GSON: A Group-based Social Navigation Framework with Large Multimodal Model
- URL: http://arxiv.org/abs/2409.18084v2
- Date: Tue, 08 Apr 2025 06:45:53 GMT
- Title: GSON: A Group-based Social Navigation Framework with Large Multimodal Model
- Authors: Shangyi Luo, Ji Zhu, Peng Sun, Yuhong Deng, Cunjun Yu, Anxing Xiao, Xueqian Wang,
- Abstract summary: This paper introduces GSON, a novel group-based social navigation framework.<n>GSON uses visual prompting to enable zero-shot extraction of social relationships among pedestrians.<n>We validate GSON through extensive real-world mobile robot navigation experiments.
- Score: 9.94576166903495
- License: http://arxiv.org/licenses/nonexclusive-distrib/1.0/
- Abstract: With the increasing presence of service robots and autonomous vehicles in human environments, navigation systems need to evolve beyond simple destination reach to incorporate social awareness.
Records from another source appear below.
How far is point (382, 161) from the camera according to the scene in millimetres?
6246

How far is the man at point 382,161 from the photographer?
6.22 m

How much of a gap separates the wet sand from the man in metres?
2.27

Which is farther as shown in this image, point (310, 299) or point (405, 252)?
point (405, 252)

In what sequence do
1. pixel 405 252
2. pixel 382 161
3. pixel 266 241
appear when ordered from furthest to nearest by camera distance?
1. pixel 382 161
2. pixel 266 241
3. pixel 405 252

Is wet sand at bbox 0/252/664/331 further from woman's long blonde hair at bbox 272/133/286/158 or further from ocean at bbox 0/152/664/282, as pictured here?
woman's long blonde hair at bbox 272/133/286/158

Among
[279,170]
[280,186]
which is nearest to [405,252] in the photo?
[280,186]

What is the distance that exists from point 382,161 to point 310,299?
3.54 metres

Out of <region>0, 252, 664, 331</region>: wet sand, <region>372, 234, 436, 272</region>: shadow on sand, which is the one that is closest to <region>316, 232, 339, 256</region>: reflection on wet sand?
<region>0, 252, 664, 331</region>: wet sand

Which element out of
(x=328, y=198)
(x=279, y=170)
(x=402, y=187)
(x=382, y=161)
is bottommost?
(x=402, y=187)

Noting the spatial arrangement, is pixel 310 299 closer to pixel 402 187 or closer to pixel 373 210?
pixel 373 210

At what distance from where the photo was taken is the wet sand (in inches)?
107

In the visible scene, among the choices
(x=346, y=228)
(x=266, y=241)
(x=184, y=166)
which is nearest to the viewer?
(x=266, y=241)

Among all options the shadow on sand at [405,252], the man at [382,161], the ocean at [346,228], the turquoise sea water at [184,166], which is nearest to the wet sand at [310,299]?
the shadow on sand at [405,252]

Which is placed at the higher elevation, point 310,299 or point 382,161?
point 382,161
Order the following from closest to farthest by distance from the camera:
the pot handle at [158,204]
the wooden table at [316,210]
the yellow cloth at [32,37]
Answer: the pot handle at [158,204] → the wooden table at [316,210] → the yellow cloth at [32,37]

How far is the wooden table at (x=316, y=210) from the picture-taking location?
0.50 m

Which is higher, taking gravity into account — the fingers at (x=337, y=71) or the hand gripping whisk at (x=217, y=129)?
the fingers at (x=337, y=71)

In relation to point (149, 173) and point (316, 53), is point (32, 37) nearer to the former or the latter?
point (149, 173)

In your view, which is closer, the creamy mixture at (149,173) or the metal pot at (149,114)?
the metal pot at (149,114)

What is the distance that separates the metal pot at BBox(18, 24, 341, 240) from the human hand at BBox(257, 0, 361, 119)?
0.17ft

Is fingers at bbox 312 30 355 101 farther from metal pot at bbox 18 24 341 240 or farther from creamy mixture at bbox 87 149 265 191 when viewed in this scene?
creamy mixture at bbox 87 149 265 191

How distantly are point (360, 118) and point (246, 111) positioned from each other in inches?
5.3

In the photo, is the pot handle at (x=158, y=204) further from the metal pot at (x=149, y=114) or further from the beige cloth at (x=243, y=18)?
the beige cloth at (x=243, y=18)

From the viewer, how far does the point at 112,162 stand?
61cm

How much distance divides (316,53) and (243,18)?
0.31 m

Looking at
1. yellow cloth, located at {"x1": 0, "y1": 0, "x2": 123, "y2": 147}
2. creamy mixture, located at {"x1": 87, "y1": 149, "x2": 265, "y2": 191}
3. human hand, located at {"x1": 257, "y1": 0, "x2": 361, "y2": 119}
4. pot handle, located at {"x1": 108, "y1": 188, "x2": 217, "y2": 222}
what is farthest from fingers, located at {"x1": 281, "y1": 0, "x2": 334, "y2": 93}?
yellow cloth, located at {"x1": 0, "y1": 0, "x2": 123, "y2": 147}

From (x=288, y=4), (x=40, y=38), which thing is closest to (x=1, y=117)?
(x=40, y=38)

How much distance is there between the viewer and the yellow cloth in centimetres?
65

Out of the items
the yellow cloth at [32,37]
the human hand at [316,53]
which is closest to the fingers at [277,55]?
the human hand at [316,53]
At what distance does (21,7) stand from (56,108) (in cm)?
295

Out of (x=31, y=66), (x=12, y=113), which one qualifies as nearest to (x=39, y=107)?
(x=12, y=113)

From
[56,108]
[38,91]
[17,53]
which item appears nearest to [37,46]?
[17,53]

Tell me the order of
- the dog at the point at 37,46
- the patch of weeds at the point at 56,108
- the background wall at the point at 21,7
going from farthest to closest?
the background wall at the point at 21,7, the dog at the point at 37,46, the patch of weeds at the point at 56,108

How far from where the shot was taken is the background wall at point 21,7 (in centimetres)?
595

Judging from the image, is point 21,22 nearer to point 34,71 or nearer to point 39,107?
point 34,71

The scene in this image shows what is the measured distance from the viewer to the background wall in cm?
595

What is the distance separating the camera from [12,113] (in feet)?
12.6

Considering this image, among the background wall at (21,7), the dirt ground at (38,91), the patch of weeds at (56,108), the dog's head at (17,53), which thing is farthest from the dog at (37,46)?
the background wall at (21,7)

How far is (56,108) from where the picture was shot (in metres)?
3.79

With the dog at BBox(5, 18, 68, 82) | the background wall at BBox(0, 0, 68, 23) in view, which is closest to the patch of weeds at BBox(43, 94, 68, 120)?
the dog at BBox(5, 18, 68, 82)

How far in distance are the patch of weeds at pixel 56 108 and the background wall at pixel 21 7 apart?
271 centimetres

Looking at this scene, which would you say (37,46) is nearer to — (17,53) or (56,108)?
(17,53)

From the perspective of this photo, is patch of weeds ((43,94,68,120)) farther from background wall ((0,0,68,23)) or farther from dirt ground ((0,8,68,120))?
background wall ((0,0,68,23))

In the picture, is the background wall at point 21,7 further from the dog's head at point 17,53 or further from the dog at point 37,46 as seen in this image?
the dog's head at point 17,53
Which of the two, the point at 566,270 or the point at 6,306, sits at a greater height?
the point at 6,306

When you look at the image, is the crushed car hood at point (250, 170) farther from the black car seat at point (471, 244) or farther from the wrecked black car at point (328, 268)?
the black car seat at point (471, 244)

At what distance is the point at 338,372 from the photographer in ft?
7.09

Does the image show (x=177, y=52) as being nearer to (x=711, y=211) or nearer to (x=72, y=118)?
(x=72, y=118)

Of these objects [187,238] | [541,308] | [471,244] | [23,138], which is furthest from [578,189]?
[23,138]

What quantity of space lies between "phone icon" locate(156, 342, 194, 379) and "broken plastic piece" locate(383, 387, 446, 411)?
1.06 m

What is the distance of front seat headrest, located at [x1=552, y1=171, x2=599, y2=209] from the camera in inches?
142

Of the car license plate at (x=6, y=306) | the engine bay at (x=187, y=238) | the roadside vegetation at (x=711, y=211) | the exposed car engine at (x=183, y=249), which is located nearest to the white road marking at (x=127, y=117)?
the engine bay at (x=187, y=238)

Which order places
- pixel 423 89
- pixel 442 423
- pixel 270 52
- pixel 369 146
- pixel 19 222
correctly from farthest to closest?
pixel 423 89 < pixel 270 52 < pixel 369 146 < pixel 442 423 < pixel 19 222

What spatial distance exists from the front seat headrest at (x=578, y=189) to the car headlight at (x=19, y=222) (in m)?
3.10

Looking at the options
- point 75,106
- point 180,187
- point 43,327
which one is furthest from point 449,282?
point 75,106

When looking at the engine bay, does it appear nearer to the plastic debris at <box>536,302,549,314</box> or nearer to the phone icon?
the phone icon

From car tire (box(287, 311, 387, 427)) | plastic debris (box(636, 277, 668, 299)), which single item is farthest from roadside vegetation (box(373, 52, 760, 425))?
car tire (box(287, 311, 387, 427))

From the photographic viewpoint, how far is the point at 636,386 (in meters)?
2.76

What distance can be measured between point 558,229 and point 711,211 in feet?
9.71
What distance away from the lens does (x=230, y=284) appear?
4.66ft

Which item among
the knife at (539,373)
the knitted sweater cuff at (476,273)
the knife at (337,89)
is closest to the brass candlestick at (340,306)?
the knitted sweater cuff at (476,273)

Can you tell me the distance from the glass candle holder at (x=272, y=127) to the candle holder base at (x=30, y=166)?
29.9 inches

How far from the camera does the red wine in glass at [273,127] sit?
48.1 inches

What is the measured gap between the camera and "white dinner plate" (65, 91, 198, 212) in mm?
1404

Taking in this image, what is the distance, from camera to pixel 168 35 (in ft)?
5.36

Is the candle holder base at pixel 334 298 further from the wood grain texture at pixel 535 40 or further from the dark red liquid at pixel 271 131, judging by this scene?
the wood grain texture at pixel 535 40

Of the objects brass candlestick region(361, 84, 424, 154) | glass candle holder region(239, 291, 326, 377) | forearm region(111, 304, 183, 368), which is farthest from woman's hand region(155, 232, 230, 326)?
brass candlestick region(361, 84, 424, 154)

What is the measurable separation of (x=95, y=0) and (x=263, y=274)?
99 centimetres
This paper introduces GSON, a novel group-based social navigation framework that leverages Large Multimodal Models (LMMs) to enhance robots' social perception capabilities. Our approach uses visual prompting to enable zero-shot extraction of social relationships among pedestrians and integrates these results with robust pedestrian detection and tracking pipelines to overcome the inherent inference speed limitations of LMMs. The planning system incorporates a mid-level planner that sits between global path planning and local motion planning, effectively preserving both global context and reactive responsiveness while avoiding disruption of the predicted social group. We validate GSON through extensive real-world mobile robot navigation experiments involving complex social scenarios such as queuing, conversations, and photo sessions. Comparative results show that our system significantly outperforms existing navigation approaches in minimizing social perturbations while maintaining comparable performance on traditional navigation metrics.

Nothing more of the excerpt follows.